:: The task ::
Please, could you print all the lines below exactly, leaving out the pictures?

:: Data ::
══════════════════════════════

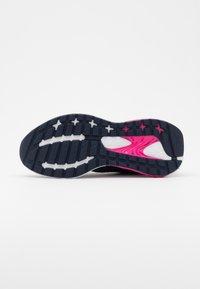 Reebok - LIQUIFECT 180 2.0 - Zapatillas de running neutras - vector navy/glass pink/pink - 4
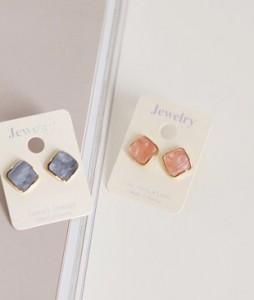 Elegant earring <br>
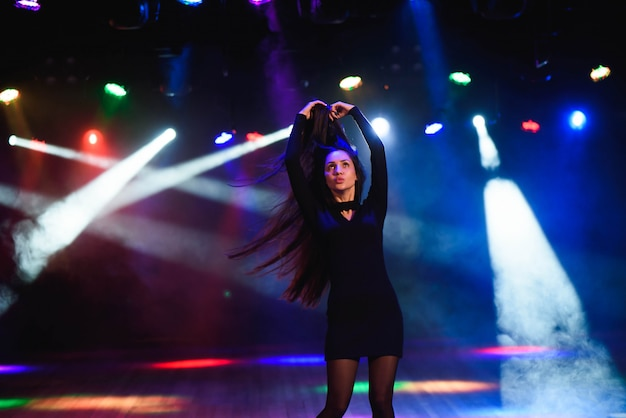 Jeune femme dans un club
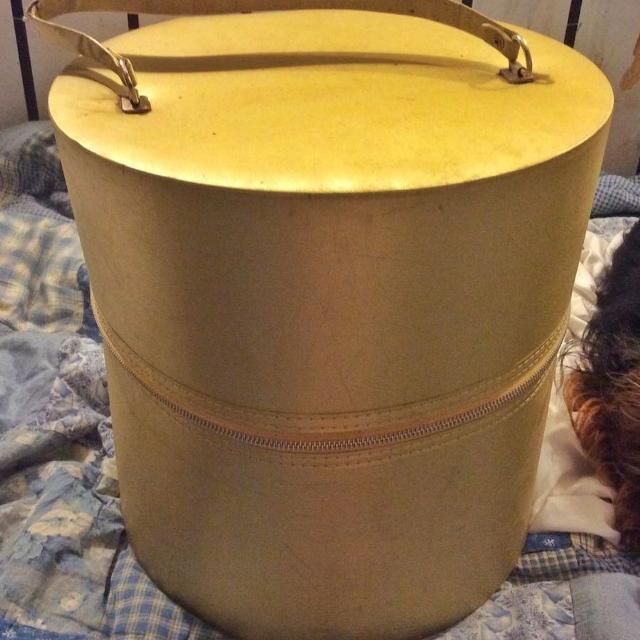 326944215d53d Best Vintage Hat Boxes for sale in Gardner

══════════════════════════════

:: Response to the task ::
 Reebok - LIQUIFECT 180 2.0 - Zapatillas de running neutras - vector navy/glass pink/pink - 4
 Elegant earring <br>
 Jeune femme dans un club
 326944215d53d Best Vintage Hat Boxes for sale in Gardner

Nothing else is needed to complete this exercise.